Prior to joining the First World War, Greig was a Tramways Motorman, as well as having been a Sergeant in the Scottish Regiment, and he was also Captain of the 61st Regiment of the citizen forces. This meant that when Grieg joined the war he was given the rank of Sergeant, meaning that the privates looked to him for instruction.

Greig’s description and measurements as recorded on his enlistment form were that he was 5 foot 8 inches and weighed 128.6lbs, or 58.33 kilograms. His chest measurement was 37 inches. Greig had a fair completion, dark brown hair and brown eyes.


After enlisting in the war on the 17th of August 1914 in Essendon, Greig departed on the 19th of October with the service number of 407 as part of the 7th infantry battalion, on the ship A20 Hororata. Common reasons for joining the army at this stage included patriotism (wanting to show support for the country), or the desire to be a part of an adventure, because at this stage no one really knew how big the war was going to get or how horrible it would be, so it was seen as a way to travel and have an adventure. 

The 7th battalion travelled to Egypt for further training, before continuing to join the first wave of soldiers who went ashore at ANZAC cove on the 25th of April in 1915. At this time, the troops were sent to Gallipoli because three naval-only attacks had failed to break through the Dardanelles. Winston Churchill, whose reputation took years to recover, was the man behind much of the Gallipoli plan. The Gallipoli landing is still celebrated, even considering the unsuccessful nature of the venture, because it is regarded as the first time Australia came together as a nation, and so it is celebrated patriotically as a time to come together.

Greig was promoted to Company Sergeant Major on the 30th of April at the Gallipoli Peninsula, making him responsible for administration, standards and discipline, and on the 6th of May, 1915, the 7th battalion moved to Cape Helles. Two days later, they charged positions held by the Turkish, below Krithia, in the second battle of Krithia. This battle has been described as ‘one of the most misconceived episodes in a misconceived battle’, as nearly 1000 men were killed, wounded, or reported missing, and no land was even gained.

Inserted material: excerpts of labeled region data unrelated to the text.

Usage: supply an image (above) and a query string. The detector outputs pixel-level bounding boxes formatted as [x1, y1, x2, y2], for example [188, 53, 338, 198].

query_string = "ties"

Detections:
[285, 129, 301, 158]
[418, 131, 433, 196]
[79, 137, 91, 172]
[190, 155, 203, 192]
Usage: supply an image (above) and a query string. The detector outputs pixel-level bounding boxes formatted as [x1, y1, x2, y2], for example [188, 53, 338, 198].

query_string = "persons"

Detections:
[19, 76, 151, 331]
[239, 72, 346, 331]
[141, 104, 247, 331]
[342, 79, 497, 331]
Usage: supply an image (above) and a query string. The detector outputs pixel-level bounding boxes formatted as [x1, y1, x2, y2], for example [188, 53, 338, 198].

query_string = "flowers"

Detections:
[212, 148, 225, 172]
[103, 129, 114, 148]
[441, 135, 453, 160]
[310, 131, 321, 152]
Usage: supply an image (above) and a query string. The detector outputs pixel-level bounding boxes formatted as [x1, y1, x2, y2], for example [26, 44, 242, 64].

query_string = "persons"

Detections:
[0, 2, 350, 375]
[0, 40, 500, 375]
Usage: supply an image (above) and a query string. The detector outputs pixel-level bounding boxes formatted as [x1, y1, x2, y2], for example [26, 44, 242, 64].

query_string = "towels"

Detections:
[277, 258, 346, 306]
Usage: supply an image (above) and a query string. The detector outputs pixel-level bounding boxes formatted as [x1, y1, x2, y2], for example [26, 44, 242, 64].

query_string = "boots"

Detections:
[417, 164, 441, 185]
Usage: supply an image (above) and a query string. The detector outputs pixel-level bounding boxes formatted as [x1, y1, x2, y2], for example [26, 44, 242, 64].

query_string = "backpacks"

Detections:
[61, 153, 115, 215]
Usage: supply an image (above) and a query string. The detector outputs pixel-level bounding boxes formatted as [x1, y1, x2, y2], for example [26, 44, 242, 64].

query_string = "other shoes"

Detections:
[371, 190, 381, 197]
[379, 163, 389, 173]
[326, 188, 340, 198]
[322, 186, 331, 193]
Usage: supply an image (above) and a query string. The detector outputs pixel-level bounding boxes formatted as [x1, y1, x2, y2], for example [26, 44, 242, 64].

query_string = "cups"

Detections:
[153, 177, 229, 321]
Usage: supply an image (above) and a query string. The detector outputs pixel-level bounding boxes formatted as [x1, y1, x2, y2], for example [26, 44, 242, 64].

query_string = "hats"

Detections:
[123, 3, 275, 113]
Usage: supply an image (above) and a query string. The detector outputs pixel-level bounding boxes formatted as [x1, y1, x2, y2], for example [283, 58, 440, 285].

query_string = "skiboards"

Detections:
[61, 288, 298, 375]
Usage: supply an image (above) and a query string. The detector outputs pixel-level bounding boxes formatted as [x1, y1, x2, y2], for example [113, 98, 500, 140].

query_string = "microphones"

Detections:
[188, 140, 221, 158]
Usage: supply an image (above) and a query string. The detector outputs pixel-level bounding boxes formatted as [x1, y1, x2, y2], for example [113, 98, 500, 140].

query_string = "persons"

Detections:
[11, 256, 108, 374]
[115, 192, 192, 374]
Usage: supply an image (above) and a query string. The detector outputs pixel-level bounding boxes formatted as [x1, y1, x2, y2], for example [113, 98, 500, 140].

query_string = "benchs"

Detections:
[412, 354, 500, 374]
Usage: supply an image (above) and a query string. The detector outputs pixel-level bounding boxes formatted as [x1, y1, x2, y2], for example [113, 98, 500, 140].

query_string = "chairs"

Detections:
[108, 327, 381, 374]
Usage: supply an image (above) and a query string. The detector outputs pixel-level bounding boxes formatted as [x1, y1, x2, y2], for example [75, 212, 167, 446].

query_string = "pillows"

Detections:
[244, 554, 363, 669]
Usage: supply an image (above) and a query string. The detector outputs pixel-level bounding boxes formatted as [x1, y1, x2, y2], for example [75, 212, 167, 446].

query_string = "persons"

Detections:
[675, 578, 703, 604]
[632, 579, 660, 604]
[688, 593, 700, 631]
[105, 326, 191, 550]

Greig was killed in action on the 8th of May, 1915, at the age of 23. His body was not recovered, but he is memorialised at the Cape Helles Memorial in Turkey. He was a part of the war for less than one year.

Greig received a British war medal and a Victory medal, which were given to his mother.

Greig also wrote a diary, which has not been digitalised but is kept by the Australian War Memorial and is available to the public for research.


 ANZAC stands for Australian and New Zealand Army Corps. Some qualities of what it means to be ANZAC include displaying courage, endurance, initiative, discipline and kinship, or mateship. The ANZAC spirit means that the soldiers displayed these qualities, even during hard times. Some examples of what it means to reflect the ANZAC spirit include persevering, not complaining during hard times, and trying to be the best you can be.

George Fergus Greig displayed the ANZAC spirit by not only joining the army at the beginning of the war and making the great sacrifice of leaving his family and home to fight for his country, but by putting in his best effort and by result being promoted to Company Sergeant Major. Although he was killed in action, Greig persevered and showed courage during his time in the war.